→ Textauszug
Die militärethische Ausbildung gründet sich im Wesentlichen auf philosophische Ansätze, die einen speziellen Bezug zum Militärberuf aufweisen.[12] Die wesentlichen Punkte der genannten ethischen Strömungen finden sich in der angewandten Theorie des Krieges und der Kriegsführung wieder, nämlich in der Theorie des gerechten Krieges und in der militärischen Tugendethik. Michael Walzers Just and Unjust Wars steht vermutlich an vielen Militärakademien auf dem Lehrplan.[13] Auch wenn das jus ad bellum in erster Linie für politische Führungskräfte Relevanz entfaltet, ist anzunehmen, dass Offiziere dennoch die ethischen Grundsätze ihrer Aufgaben, die Gründe für ihre Missionen und die in der öffentlichen Debatte verwendeten Argumente verstehen müssen. Das jus in bello, das die Ethik des Militärberufs behandelt, richtet sich speziell an Angehörige der Streitkräfte. Es bestimmt und legitimiert den Unterscheidungsgrundsatz: Diesem zufolge sind Nichtkombattanten immun, dürfen also nicht absichtlich angegriffen werden. Kombattanten jedoch können getötet werden und dürfen ihre Gegner ebenfalls töten (Deontologie). Angriffe auf Kombattanten und militärische Ziele müssen allerdings dem Grundsatz der Verhältnismäßigkeit folgen: Kollateralschäden dürfen nicht im Übermaß eintreten und müssen durch den erwarteten militärischen Vorteil aufgewogen werden können (Konsequentialismus).[14] Dieser Grundsatz findet sich auch im humanitären Völkerrecht, dessen Rechte und Pflichten für alle Beteiligten gleichermaßen gelten.
Auch die militärische Tugendethik wird an vielen Militärakademien als theoretische Grundlage der Charakterbildung vermittelt, was auch diejenigen Tugenden einschließt, die professionellen Militärangehörigen zu guten Leistungen verhelfen.[15] Die militärischen Tugenden sind eng miteinander verzahnt und in komplexen ethischen Situationen gegeneinander abzuwägen.[16] Einzelne Tugenden wie Respekt, Mut oder Loyalität können enger oder weiter ausgelegt werden: Mut kann ausschließlich körperlich, aber auch moralisch definiert werden, Loyalität kann sowohl gegenüber einem Prinzip als auch gegenüber einer Person, Gruppe oder Nation bewiesen und Respekt gegenüber Kollegen oder gegenüber „Außenstehenden“ gezeigt werden.[17] Die Tugenden spiegeln sich häufig in den von den Streitkräften offiziell verkündeten „Werten“ wider, die vorschreiben, wie ein Mensch sein sollte. Die niederländischen Streitkräfte beispielsweise betonen Verantwortung, Kameradschaft, Vertrauen und Sicherheit in einem eigenen Verhaltenskodex (obwohl diese Tugenden in den Streitkräften der westlichen Demokratien ohnehin zum gemeinsamen Wertekanon gehören).[18] Ähnlich wie bei einigen Streitkräften im Ausland folgen die Einheiten der verschiedenen niederländischen Teilstreitkräfte ihren jeweils eigenen Werten, etwa Mut, Loyalität und Disziplin. Die Werte der australischen Streitkräfte (Australian Defence Force) lauten ähnlich: Einsatz, Mut, Respekt, Integrität und Exzellenz – allesamt Tugenden oder tugendähnliche Werte.

→ Extrahierte Einträge
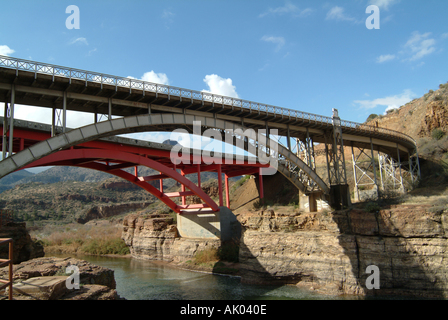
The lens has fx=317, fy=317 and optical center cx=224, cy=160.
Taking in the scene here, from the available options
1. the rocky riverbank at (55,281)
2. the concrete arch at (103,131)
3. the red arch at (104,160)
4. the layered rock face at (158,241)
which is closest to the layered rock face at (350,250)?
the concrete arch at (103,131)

* * *

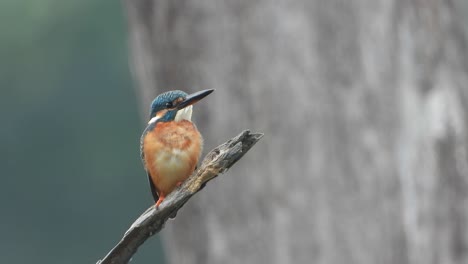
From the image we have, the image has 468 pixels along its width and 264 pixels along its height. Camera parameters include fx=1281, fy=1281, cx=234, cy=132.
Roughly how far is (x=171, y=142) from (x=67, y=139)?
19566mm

→ Aufgabenstellung
Welche Werte der australischen Streitkräfte nennt der Textauszug zur Militärethik?

→ Ausgabe
Einsatz, Mut, Respekt, Integrität und Exzellenz.